**What to work on:** Arrange the records from the line with "Based on this" through the end of the records as a two-column CSV with the header row text,answer and one row per record. Put each field in quotes, replace line breaks with spaces, and leave out the pictures.

===

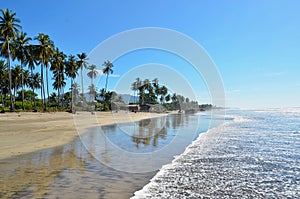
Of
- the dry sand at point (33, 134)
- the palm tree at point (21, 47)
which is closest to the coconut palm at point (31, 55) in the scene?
the palm tree at point (21, 47)

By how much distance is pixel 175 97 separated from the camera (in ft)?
398

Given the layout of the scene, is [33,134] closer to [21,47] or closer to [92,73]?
[21,47]

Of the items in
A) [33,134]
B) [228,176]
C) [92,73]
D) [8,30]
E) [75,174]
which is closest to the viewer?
[75,174]

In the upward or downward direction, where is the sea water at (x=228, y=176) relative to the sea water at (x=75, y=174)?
downward

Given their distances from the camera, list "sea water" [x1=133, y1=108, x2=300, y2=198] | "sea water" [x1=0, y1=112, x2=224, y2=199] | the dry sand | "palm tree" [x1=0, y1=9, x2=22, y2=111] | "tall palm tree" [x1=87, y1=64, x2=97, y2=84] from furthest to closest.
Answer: "tall palm tree" [x1=87, y1=64, x2=97, y2=84] < "palm tree" [x1=0, y1=9, x2=22, y2=111] < the dry sand < "sea water" [x1=133, y1=108, x2=300, y2=198] < "sea water" [x1=0, y1=112, x2=224, y2=199]

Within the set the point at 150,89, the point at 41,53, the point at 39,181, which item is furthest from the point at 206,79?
the point at 150,89

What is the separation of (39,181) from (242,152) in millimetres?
8915

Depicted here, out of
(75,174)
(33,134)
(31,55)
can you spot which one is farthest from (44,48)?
(75,174)

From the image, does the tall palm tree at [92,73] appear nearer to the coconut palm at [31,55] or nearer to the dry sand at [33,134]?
the coconut palm at [31,55]

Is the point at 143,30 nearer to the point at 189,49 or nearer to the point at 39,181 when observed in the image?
the point at 189,49

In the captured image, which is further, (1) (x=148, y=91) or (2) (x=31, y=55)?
(1) (x=148, y=91)

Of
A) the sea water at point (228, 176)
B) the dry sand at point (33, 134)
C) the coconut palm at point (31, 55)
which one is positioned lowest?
the sea water at point (228, 176)

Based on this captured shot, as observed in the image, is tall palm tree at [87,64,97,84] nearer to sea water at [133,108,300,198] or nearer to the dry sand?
the dry sand

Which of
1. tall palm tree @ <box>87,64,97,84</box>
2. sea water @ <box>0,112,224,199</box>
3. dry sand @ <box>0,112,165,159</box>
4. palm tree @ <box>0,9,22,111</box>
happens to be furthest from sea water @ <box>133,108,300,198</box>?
tall palm tree @ <box>87,64,97,84</box>
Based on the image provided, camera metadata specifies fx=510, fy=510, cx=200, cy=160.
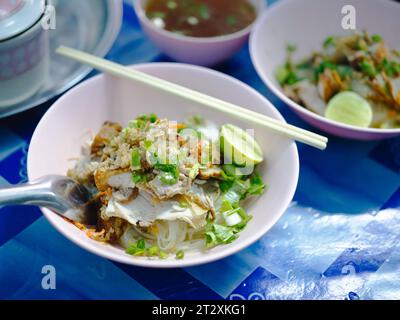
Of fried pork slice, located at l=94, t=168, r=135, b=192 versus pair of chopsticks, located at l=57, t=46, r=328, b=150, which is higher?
pair of chopsticks, located at l=57, t=46, r=328, b=150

===

**Answer for this exercise:**
text,answer
"Based on this captured shot, as observed in the image, is tall palm tree at [87,64,97,84] nearer to sea water at [133,108,300,198] or nearer to the dry sand?","the dry sand"
"Which of 1. tall palm tree @ <box>87,64,97,84</box> 2. sea water @ <box>0,112,224,199</box> 3. dry sand @ <box>0,112,165,159</box> 4. palm tree @ <box>0,9,22,111</box> happens to be furthest from sea water @ <box>133,108,300,198</box>?","tall palm tree @ <box>87,64,97,84</box>"
"Based on the image provided, camera metadata specifies fx=510, fy=510, cx=200, cy=160. Of fried pork slice, located at l=94, t=168, r=135, b=192 versus pair of chopsticks, located at l=57, t=46, r=328, b=150, which is higher?","pair of chopsticks, located at l=57, t=46, r=328, b=150"